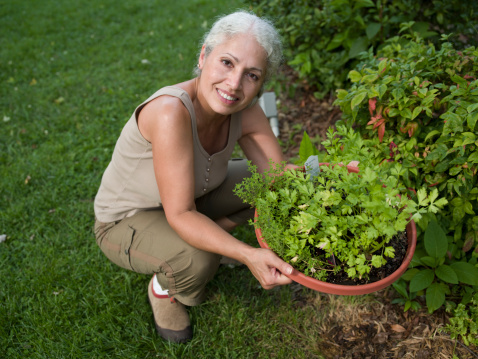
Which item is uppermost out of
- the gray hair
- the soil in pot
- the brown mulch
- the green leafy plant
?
the gray hair

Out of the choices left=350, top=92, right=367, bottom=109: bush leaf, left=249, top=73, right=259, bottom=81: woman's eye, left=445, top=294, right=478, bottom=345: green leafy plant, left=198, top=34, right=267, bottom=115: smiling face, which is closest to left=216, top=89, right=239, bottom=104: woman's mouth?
left=198, top=34, right=267, bottom=115: smiling face

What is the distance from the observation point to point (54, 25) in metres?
6.38

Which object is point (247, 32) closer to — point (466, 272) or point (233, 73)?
point (233, 73)

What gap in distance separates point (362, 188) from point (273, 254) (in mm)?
412

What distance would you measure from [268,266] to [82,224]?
189 cm

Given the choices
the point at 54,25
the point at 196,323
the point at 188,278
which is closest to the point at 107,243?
the point at 188,278

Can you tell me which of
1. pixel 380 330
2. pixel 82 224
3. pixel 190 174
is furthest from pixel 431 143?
pixel 82 224

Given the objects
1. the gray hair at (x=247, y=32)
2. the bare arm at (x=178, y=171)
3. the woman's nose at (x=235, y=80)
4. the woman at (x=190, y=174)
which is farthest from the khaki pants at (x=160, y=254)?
the gray hair at (x=247, y=32)

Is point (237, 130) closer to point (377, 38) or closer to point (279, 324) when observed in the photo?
point (279, 324)

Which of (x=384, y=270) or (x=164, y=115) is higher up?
(x=164, y=115)

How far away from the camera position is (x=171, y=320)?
2129mm

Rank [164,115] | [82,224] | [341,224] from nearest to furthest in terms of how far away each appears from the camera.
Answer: [341,224] → [164,115] → [82,224]

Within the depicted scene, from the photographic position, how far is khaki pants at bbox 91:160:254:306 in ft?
6.33

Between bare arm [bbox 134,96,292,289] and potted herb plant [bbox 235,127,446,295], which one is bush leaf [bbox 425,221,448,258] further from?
bare arm [bbox 134,96,292,289]
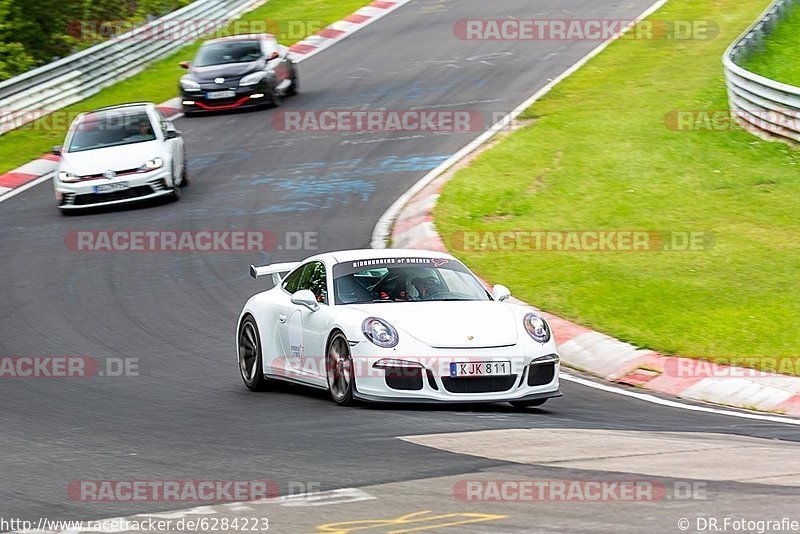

● **YOUR INSTRUCTIONS**
Please recast the data from the line containing "Is point (237, 130)" through the end of the data as a JSON list of strings, one string per line, leaving out blank lines. Leave the pictures out of the answer.

● **PROBLEM SOLUTION**
[
  "Is point (237, 130) closer to point (377, 38) or closer to point (279, 324) when observed in the photo?",
  "point (279, 324)",
  "Which of (x=384, y=270) or (x=164, y=115) is higher up?",
  "(x=164, y=115)",
  "How far away from the camera position is (x=171, y=320)?",
  "2129mm",
  "Rank [164,115] | [82,224] | [341,224] from nearest to furthest in terms of how far away each appears from the camera.",
  "Answer: [341,224] → [164,115] → [82,224]",
  "Within the depicted scene, from the photographic position, how far is khaki pants at bbox 91:160:254:306 in ft?",
  "6.33",
  "Between bare arm [bbox 134,96,292,289] and potted herb plant [bbox 235,127,446,295], which one is bush leaf [bbox 425,221,448,258] further from?",
  "bare arm [bbox 134,96,292,289]"
]